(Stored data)

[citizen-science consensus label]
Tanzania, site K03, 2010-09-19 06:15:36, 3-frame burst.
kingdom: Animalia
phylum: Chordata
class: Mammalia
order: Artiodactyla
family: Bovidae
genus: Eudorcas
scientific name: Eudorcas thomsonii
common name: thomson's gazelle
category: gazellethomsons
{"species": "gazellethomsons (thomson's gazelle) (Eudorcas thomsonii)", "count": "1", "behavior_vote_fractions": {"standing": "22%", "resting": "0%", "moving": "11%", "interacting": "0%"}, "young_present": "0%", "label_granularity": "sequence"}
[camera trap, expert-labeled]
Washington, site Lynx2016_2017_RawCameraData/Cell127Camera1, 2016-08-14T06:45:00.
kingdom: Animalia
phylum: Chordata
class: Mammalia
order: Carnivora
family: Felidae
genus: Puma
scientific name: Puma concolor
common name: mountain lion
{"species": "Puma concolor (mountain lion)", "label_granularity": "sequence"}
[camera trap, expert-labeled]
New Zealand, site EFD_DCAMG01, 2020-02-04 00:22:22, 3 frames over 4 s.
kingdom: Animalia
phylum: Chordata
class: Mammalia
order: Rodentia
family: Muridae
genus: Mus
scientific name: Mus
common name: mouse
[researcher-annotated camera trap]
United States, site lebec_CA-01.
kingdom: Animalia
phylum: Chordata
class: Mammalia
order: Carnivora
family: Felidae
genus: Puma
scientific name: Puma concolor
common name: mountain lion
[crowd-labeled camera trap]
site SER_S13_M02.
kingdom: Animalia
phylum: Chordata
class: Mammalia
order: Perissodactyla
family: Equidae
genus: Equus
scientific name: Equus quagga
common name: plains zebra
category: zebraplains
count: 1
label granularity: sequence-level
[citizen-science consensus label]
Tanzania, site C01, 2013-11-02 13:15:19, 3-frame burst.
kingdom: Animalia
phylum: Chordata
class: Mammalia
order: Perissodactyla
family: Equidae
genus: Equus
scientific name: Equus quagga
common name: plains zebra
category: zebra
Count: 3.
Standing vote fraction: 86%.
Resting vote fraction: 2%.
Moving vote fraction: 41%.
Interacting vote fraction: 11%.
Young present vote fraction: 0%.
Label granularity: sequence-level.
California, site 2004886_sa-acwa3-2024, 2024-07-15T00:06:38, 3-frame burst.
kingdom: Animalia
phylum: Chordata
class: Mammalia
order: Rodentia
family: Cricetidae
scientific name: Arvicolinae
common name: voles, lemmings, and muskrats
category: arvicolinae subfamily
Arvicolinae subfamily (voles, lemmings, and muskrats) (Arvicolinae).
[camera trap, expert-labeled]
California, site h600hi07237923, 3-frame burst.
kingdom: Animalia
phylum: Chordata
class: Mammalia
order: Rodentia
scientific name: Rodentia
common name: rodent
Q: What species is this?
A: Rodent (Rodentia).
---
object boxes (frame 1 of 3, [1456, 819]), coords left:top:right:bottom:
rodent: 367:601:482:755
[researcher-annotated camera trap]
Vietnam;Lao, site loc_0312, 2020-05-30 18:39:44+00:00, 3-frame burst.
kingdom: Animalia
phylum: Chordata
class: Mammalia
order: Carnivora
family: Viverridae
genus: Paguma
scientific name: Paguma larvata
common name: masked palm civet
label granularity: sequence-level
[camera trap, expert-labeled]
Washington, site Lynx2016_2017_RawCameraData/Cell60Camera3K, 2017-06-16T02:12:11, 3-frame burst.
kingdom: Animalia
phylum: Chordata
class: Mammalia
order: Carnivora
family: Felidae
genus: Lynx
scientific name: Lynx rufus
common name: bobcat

What the task asks: Each line above should be duplicated without any alteration.

Result of this exercise:
[citizen-science consensus label]
Tanzania, site K03, 2010-09-19 06:15:36, 3-frame burst.
kingdom: Animalia
phylum: Chordata
class: Mammalia
order: Artiodactyla
family: Bovidae
genus: Eudorcas
scientific name: Eudorcas thomsonii
common name: thomson's gazelle
category: gazellethomsons
{"species": "gazellethomsons (thomson's gazelle) (Eudorcas thomsonii)", "count": "1", "behavior_vote_fractions": {"standing": "22%", "resting": "0%", "moving": "11%", "interacting": "0%"}, "young_present": "0%", "label_granularity": "sequence"}
[camera trap, expert-labeled]
Washington, site Lynx2016_2017_RawCameraData/Cell127Camera1, 2016-08-14T06:45:00.
kingdom: Animalia
phylum: Chordata
class: Mammalia
order: Carnivora
family: Felidae
genus: Puma
scientific name: Puma concolor
common name: mountain lion
{"species": "Puma concolor (mountain lion)", "label_granularity": "sequence"}
[camera trap, expert-labeled]
New Zealand, site EFD_DCAMG01, 2020-02-04 00:22:22, 3 frames over 4 s.
kingdom: Animalia
phylum: Chordata
class: Mammalia
order: Rodentia
family: Muridae
genus: Mus
scientific name: Mus
common name: mouse
[researcher-annotated camera trap]
United States, site lebec_CA-01.
kingdom: Animalia
phylum: Chordata
class: Mammalia
order: Carnivora
family: Felidae
genus: Puma
scientific name: Puma concolor
common name: mountain lion
[crowd-labeled camera trap]
site SER_S13_M02.
kingdom: Animalia
phylum: Chordata
class: Mammalia
order: Perissodactyla
family: Equidae
genus: Equus
scientific name: Equus quagga
common name: plains zebra
category: zebraplains
count: 1
label granularity: sequence-level
[citizen-science consensus label]
Tanzania, site C01, 2013-11-02 13:15:19, 3-frame burst.
kingdom: Animalia
phylum: Chordata
class: Mammalia
order: Perissodactyla
family: Equidae
genus: Equus
scientific name: Equus quagga
common name: plains zebra
category: zebra
Count: 3.
Standing vote fraction: 86%.
Resting vote fraction: 2%.
Moving vote fraction: 41%.
Interacting vote fraction: 11%.
Young present vote fraction: 0%.
Label granularity: sequence-level.
California, site 2004886_sa-acwa3-2024, 2024-07-15T00:06:38, 3-frame burst.
kingdom: Animalia
phylum: Chordata
class: Mammalia
order: Rodentia
family: Cricetidae
scientific name: Arvicolinae
common name: voles, lemmings, and muskrats
category: arvicolinae subfamily
Arvicolinae subfamily (voles, lemmings, and muskrats) (Arvicolinae).
[camera trap, expert-labeled]
California, site h600hi07237923, 3-frame burst.
kingdom: Animalia
phylum: Chordata
class: Mammalia
order: Rodentia
scientific name: Rodentia
common name: rodent
Q: What species is this?
A: Rodent (Rodentia).
---
object boxes (frame 1 of 3, [1456, 819]), coords left:top:right:bottom:
rodent: 367:601:482:755
[researcher-annotated camera trap]
Vietnam;Lao, site loc_0312, 2020-05-30 18:39:44+00:00, 3-frame burst.
kingdom: Animalia
phylum: Chordata
class: Mammalia
order: Carnivora
family: Viverridae
genus: Paguma
scientific name: Paguma larvata
common name: masked palm civet
label granularity: sequence-level
[camera trap, expert-labeled]
Washington, site Lynx2016_2017_RawCameraData/Cell60Camera3K, 2017-06-16T02:12:11, 3-frame burst.
kingdom: Animalia
phylum: Chordata
class: Mammalia
order: Carnivora
family: Felidae
genus: Lynx
scientific name: Lynx rufus
common name: bobcat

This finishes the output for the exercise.